A tous les parasites de haut rang, aristocrates, ecclésiastiques, bourgeois, qui vivaient de la misère du peuple, s’ajoutait la vermine des intendants royaux, des chats-fourrés, des percepteurs d’impôts, des gabelous, des routiers soldats affamés et pillards, de tous les hume-veines qui lui suçaient le sang et épuisaient la substance qui lui restait. Pressuré, volé, battu, il devait par surcroît être content, ce « au nom du roi ! ». Depuis l’établissement du pouvoir royal au XVe siècle, le peuple ne retrouva à aucune époque l’heureux temps du XII- siècle au XIV- siècle. Plus la royauté grandit en puissance et en possibilités de faire le bien public, plus le pays fut dépouillé, appauvri par son insatiable parasitisme, et plus le peuple redevint malheureux, réduit au désespoir au point de tomber dans les campagnes à l’état de ces « animaux farouches » dépeints par La Bruyère, et dont le spectacle décontenançait les étrangers, frappés par son contraste avec la magnificence de Versailles. A côté de la situation des paysans, celle des ouvriers n’était pas plus brillante. La grande industrie avait commencé à s’établir, grâce aux améliorations techniques du travail ; les premières machines furent employées, les premières manufactures s’ouvrirent, mais tout cela pour aggraver la condition ouvrière au lieu de la faire meilleure. Les premières manifestations patronales furent une déclaration de guerre à l’ouvrier, l’affirmation d’une volonté d’exploitation impitoyable qui ne se démentirait à aucun moment, mê-

me pendant la Révolution, et aboutirait à la situation actuelle. Dès le temps d’Henri IV, les principes de la « loi d’airain », qui vole à l’ouvrier la plus value de son travail, et ne lui paie qu’un salaire le mettant dans l’impossibilité d’échapper un jour à l’esclavage prolétarien, furent formulés cyniquement par le patronat, sanctionnés par le pouvoir royal comme ils le seraient par la Révolution Française elle-même, et par tous les régimes qui lui succéderaient, même et surtout l’actuel qui menace les prolétaires de les mobiliser pour le travail comme pour l’abattoir patriotique !…

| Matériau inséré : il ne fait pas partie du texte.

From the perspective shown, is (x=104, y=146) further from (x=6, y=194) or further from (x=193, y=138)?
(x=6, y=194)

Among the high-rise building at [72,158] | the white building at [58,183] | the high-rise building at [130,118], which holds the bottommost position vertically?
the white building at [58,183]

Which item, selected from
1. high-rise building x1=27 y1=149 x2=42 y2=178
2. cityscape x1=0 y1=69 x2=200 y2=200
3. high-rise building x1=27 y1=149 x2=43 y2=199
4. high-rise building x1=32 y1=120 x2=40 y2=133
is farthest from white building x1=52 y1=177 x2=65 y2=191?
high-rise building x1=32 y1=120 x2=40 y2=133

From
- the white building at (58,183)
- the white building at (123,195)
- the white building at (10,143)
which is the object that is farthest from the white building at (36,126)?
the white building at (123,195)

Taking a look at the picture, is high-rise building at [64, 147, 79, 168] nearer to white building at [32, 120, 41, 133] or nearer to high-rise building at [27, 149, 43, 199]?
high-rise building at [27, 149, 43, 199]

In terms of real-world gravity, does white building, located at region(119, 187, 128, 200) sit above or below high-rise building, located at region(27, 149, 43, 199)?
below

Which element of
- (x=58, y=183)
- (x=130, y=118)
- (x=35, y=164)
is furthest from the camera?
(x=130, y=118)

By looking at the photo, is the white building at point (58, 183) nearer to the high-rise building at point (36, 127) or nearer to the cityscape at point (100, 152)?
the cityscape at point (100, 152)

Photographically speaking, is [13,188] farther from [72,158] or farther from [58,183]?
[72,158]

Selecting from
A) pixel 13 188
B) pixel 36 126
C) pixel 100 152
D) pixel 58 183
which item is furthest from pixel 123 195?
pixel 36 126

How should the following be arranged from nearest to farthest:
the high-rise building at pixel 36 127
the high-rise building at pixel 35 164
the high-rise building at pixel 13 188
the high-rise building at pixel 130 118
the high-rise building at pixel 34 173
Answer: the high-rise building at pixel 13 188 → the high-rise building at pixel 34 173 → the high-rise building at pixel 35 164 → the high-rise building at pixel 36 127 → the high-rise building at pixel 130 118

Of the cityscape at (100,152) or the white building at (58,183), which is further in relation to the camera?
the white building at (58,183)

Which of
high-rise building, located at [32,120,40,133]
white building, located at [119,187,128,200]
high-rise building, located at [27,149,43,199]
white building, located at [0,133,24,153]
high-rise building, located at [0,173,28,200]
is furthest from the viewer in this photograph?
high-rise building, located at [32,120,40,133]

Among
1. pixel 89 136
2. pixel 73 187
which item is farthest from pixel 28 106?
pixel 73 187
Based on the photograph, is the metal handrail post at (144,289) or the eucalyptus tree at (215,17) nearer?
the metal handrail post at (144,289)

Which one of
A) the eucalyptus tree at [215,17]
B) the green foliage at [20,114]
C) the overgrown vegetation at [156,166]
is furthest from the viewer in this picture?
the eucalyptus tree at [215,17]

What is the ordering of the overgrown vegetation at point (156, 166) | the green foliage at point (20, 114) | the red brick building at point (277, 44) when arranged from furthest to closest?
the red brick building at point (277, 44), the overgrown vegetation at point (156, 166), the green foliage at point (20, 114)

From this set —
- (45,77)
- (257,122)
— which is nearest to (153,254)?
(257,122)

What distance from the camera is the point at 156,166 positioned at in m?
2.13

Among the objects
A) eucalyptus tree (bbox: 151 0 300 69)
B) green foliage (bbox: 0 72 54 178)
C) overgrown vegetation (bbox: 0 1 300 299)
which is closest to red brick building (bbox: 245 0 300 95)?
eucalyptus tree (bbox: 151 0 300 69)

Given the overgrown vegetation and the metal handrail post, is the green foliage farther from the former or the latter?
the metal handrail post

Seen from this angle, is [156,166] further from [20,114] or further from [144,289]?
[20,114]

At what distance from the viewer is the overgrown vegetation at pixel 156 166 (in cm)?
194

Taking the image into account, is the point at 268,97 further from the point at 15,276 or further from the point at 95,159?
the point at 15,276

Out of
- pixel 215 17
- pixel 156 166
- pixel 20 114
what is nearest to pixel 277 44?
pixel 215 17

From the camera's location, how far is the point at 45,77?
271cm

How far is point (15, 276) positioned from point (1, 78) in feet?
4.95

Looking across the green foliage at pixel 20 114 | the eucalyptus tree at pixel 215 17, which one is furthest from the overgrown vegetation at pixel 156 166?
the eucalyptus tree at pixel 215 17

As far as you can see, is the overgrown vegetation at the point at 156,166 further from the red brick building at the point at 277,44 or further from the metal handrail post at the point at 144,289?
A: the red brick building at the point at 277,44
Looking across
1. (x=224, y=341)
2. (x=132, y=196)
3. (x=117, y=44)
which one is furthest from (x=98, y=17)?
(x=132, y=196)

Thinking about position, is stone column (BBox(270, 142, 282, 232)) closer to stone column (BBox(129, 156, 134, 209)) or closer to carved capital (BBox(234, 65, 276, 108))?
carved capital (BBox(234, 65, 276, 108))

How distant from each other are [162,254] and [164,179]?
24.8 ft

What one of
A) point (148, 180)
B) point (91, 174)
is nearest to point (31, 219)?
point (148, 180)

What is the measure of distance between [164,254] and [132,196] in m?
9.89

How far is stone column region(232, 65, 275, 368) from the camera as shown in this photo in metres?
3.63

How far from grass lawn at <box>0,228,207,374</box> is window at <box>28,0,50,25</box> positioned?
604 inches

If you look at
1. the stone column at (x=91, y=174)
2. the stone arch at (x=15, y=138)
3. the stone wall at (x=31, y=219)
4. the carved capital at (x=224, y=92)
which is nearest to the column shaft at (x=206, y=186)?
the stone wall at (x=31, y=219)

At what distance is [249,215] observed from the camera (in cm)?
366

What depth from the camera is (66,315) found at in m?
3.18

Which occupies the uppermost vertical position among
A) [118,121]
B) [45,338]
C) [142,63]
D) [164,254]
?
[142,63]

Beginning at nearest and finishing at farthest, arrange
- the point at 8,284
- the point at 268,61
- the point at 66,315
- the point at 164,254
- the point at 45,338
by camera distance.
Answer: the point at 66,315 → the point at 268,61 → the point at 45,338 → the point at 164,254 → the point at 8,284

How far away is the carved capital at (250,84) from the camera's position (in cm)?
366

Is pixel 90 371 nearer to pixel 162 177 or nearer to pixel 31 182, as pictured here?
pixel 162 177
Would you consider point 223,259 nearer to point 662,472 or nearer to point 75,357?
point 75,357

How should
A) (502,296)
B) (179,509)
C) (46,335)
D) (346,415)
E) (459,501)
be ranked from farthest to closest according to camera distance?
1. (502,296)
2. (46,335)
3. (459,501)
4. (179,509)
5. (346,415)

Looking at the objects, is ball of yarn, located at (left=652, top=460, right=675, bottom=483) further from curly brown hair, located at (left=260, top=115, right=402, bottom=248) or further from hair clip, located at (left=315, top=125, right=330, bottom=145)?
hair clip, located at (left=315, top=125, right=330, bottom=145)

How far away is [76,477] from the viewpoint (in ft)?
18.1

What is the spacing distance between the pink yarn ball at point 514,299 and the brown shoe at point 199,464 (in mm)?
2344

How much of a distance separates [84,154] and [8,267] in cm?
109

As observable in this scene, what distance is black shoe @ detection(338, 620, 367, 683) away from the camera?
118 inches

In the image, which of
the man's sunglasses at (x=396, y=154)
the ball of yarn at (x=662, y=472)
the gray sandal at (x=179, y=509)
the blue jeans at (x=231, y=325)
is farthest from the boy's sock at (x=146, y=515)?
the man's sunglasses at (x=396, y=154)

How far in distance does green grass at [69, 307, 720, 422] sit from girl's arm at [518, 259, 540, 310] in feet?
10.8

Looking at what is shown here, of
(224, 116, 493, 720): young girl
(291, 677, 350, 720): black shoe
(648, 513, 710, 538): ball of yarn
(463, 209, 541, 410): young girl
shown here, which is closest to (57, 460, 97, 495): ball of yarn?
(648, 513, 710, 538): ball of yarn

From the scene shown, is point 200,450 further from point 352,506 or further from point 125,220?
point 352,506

Avec la monarchie absolue commença, pour le peuple, ce qu’un annaliste du XVIe siècle appela « le temps de pleurs et de douleurs ». Dès le milieu de ce siècle, l’Europe fut un immense charnier. « Les résidus de ces boucheries européennes, boiteux, manchots, paralytiques, misérables culs-de-jatte, couvrent toute la France au temps d’Henri IV. Que dire de la fin de Louis XIV ?… » (Michelet). La pompe calamiteuse de Louis XIV élèverait pour ces « résidus » un temple avec un dôme d’or, afin que le fétichisme patriotique des foules imbéciles pût s’exalter en vue des futures boucheries. Dès 1550, toutes les royautés étaient financièrement ruinées. En France, en Espagne, en Allemagne, les peuples étaient épuisés. Les dettes d’État augmentèrent sans cesse. Pendant deux cent cinquante ans, toute la politique économique des rois fut, non pas de faire le bien-être des peuples, mais uniquement de rechercher des expédients pour éviter la banqueroute royale en les pressurant. Avec Louis XV, la royauté s’écroula dans « l’égoïsme répugnant de la basse crapule » (E. Reclus). Les illusions du peuple dans le « roi bien-aimé », le « bon tyran », tombèrent rapidement. Entre autres images satiriques de l’époque, l’enseigne des Cinq Tout de Dulaure dépeignait ainsi la situation :

« Le roi : je mange tout ;
Le noble : je pille tout ;
Le soldat : je défends tout ;
Le prêtre : j’absous tout ;
L’homme en blouse : je paie tout ! »

Tout cela amena la Révolution de 1789.

Nous nous arrêterons ici dans notre étude des temps modernes. Les cent cinquante années qui se sont écoulées depuis la Révolution jusqu’à nos jours ont été abondamment étudiées, sous tous leurs aspects, dans cet ouvrage. Nous renvoyons, pour notre contribution personnelle, aux mots : Élite, Liberté individuelle, Mufflisme, Opportunisme, Ouvriérisme, Papauté, Peuple, Politique, Presse, Propriété, Révoltes, Servage, etc…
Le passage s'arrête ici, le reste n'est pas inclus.